On the other hand, there are also examples of genes first identified in humans that are then explored in the mouse. Of particular note is the exploration of the cerebellum’s role in the etiology of ASD. A prime example is the tuberous sclerosis complex (TSC). Mutations in the human TSC1 and TSC2 genes are often attended with comorbid phenotypes associated with autism spectrum disorders (ASDs) [28]. These initial findings in the human presented exciting potential for exploration in mouse models as an approach to discover the syndromic causes of ASD and possible therapeutic strategies. Through the generation of mutant mouse strains harboring conditional knockout of either the Tsc1 or Tsc2 gene in the cerebellar Purkinje cells (PCs) [29, 30], the causative roles of the TSC genes in ASDs have been demonstrated with promising outcomes. Namely, the loss of either Tsc1 or Tsc2 in the cerebellar PCs results in ASD-like phenotypes including repetitive behaviors and severe social behavior deficits. But importantly, the investigators discovered that administration of the mTOR inhibitor, Rapamycin, can prevent many of the ASD-like phenotypes exhibited by the mutant mice. These seminal studies illustrate the effectiveness of mutant mouse models in not only uncovering disease mechanisms, but also identifying potential therapeutic strategies. Additionally, the ability to use conditional knockouts involving the targeted elimination of a specific gene in a specific cell type (in this case, the PCs) highlights the ability for a finer dissection of genetic causation using mouse models and identifies a solid link between cerebellar perturbations and the etiology as well as the pathology of ASDs.

Our hope in amalgamating the Cerebellar Gene Database is to inform and inspire clinicians and neurogenetic researchers in the study and treatment of cerebellar disorders, by providing a resource for gathering background information and creating hypotheses. This database will prove to be useful in identifying genes with mutations associated with disorders which have yet to be modelled in mice, as demonstrated by the comparisons conducted in this study. One example is EBF3/Ebf3, which is a transcription factor belonging to the early B cell factor protein family involved in neuronal differentiation and maturation [31,32,33]. Deficits in EBF3 function result in hypotonia, ataxia and delayed development syndrome (HADDs) [34,35,36,37]. The core phenotypes include cerebellar ataxia, severe intellectual disability, subtle facial dysmorphism, strabismus, and vesicoureteric reflux, suggesting that EBF3 has a widespread developmental role. Additionally, EBF3 mutations have also been found to result in abnormal cerebellar foliation [38]. Mutations in EBF3 associated with HADDs has were found to occur in the DNA binding domain, resulting in reduced genome-wide binding and reduction of reporter gene expression in transactivation assays [35]. Ebf3 has previously been shown to dimerize with its paralog Ebf2 during development which has previously been associated with Purkinje cell migration and cerebellar patterning [39, 40]. However, the molecular processes regulated specifically by EBF3 during cerebellar development still remain elusive. A more in-depth examination of EBF3 function in the developing mouse cerebellum may help identify the mechanisms underlying HADDs pathogenesis as a result of EBF3 mutations and may lead to novel avenues for therapeutic intervention.

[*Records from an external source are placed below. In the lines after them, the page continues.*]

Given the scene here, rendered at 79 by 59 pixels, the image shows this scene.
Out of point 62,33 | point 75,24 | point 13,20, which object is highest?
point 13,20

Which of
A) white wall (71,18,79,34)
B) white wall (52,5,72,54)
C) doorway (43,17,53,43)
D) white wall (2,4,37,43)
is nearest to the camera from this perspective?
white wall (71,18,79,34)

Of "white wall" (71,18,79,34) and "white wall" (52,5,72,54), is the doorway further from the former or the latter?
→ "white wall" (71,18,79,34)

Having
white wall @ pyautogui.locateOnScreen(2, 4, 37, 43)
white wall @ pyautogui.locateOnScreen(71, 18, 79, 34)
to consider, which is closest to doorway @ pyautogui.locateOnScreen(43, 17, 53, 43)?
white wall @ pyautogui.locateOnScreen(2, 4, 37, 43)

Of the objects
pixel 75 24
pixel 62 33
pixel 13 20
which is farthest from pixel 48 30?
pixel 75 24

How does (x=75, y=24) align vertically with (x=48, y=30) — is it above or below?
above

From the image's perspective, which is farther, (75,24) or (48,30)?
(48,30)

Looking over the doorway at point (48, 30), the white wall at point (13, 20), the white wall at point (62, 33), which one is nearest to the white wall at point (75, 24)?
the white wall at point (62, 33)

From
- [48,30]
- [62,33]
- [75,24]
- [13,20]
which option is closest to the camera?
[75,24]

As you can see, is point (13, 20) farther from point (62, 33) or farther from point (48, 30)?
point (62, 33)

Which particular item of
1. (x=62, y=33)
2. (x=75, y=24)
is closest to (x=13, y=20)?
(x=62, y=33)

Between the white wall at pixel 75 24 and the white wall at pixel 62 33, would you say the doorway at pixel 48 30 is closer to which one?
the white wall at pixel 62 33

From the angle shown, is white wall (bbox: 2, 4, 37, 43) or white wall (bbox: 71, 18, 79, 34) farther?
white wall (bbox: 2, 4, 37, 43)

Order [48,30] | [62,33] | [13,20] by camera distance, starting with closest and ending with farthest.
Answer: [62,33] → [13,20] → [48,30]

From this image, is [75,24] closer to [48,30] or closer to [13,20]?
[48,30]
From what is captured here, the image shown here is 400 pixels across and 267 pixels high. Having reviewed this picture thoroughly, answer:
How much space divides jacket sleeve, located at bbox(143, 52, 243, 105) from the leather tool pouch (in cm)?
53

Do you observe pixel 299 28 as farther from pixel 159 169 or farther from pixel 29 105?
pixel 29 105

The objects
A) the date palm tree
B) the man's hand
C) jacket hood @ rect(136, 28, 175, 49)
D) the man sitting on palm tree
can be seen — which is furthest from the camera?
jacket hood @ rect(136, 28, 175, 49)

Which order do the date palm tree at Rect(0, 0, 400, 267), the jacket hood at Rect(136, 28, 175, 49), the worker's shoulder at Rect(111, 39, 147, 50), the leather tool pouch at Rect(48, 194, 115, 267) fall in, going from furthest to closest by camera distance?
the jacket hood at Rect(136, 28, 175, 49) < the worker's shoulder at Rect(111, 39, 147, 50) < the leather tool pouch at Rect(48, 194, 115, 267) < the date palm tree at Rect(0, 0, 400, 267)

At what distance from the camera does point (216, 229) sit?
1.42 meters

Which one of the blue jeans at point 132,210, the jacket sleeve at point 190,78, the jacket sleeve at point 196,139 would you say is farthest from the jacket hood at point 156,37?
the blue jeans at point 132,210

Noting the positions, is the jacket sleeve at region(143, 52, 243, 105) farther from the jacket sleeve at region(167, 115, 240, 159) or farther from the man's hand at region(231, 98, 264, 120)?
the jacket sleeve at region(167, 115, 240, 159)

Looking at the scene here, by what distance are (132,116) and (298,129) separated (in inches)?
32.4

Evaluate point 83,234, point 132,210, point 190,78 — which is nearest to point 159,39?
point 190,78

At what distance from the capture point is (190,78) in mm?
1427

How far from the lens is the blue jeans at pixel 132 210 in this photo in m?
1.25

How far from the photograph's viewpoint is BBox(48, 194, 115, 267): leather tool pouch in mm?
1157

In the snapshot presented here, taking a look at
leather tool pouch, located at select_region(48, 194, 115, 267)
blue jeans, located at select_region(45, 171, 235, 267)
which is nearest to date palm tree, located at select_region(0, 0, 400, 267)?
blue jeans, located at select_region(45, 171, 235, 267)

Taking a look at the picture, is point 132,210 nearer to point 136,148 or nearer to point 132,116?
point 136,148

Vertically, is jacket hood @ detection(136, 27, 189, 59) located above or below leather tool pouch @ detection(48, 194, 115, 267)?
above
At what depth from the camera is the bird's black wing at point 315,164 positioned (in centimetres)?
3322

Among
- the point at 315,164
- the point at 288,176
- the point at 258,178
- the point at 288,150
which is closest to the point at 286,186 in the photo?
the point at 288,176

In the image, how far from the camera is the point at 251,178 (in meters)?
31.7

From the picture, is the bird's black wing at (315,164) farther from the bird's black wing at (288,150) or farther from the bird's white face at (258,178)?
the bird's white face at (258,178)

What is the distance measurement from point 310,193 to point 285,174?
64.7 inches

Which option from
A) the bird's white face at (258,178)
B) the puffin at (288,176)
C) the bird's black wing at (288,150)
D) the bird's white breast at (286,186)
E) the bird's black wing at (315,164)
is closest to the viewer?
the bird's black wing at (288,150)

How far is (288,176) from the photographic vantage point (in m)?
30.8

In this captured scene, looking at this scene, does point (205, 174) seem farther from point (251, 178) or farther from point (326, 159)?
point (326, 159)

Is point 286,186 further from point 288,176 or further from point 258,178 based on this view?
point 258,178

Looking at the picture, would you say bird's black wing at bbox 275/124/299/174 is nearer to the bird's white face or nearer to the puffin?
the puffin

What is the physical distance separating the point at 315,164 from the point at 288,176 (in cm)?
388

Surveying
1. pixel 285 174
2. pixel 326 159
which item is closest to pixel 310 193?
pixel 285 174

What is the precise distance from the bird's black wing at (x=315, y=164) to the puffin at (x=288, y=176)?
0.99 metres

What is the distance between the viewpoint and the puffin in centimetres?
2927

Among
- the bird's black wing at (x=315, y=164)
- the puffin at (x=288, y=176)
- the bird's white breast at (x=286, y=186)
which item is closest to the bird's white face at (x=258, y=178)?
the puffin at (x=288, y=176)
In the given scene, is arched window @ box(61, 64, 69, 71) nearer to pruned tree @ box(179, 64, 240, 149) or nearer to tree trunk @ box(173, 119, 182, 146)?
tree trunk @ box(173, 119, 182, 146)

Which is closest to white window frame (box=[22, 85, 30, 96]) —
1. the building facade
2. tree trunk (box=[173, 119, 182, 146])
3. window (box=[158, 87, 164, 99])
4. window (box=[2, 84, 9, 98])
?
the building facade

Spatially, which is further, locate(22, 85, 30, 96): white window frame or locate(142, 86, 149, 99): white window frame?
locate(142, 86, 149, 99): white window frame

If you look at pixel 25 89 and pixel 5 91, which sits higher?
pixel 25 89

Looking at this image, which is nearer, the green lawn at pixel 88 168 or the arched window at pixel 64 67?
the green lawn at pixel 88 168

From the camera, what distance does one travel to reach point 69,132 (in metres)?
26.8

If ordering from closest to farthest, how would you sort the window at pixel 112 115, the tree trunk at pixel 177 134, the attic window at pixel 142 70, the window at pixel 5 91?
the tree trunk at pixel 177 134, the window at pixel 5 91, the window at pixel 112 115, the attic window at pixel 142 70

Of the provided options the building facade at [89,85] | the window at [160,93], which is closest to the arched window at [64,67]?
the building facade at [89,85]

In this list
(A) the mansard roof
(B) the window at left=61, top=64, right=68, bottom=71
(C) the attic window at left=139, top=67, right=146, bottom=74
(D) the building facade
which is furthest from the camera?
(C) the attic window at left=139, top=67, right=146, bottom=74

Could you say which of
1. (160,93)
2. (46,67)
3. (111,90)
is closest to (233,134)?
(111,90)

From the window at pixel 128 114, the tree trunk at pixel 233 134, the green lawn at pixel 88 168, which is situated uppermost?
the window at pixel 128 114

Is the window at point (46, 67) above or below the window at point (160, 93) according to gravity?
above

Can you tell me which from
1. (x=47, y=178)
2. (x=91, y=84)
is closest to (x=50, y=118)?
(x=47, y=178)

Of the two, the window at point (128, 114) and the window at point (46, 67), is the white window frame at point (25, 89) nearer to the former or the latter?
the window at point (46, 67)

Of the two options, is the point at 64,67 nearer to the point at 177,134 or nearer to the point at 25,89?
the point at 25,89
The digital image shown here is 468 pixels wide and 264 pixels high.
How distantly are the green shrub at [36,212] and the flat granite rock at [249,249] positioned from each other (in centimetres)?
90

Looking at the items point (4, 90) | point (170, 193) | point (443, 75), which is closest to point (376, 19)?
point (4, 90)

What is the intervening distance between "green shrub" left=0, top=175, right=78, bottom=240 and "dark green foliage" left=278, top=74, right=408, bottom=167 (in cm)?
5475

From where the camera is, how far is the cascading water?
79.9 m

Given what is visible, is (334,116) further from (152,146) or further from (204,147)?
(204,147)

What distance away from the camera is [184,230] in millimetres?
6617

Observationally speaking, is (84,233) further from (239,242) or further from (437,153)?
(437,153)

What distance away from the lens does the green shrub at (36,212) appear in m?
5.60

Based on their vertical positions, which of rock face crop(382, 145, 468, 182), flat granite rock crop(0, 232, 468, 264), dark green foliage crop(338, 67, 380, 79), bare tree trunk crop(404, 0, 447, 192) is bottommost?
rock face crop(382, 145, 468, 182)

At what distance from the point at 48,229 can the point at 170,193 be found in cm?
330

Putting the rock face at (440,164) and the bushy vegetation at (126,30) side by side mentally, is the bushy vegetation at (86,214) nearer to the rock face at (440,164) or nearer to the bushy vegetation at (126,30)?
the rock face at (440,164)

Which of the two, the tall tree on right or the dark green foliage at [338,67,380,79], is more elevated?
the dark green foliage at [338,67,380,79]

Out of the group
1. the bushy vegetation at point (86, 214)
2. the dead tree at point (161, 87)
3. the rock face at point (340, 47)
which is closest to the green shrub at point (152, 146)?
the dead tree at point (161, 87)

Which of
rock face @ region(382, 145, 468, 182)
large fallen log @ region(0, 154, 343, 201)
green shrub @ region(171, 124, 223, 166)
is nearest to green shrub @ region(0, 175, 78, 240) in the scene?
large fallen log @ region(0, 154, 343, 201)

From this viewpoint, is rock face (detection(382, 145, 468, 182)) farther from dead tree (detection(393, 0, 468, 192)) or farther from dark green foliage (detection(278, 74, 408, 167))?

We believe that the Cerebellar Gene Database will reach its full potential with contributions from fellow researchers in the field. We encourage inputs, such as genes with novel functions in the context of the cerebellum and cerebellar phenotypes/disorders associated with genes in the existing database. The online resource will also have the capabilities to curate through directed searches and export custom datasets to help facilitate future research. These capabilities are outlined in our supplementary User Guide. Overall, our hope is that this becomes a living database that remains up to date with the advances in the genetic basis of cerebellar development and dysfunction.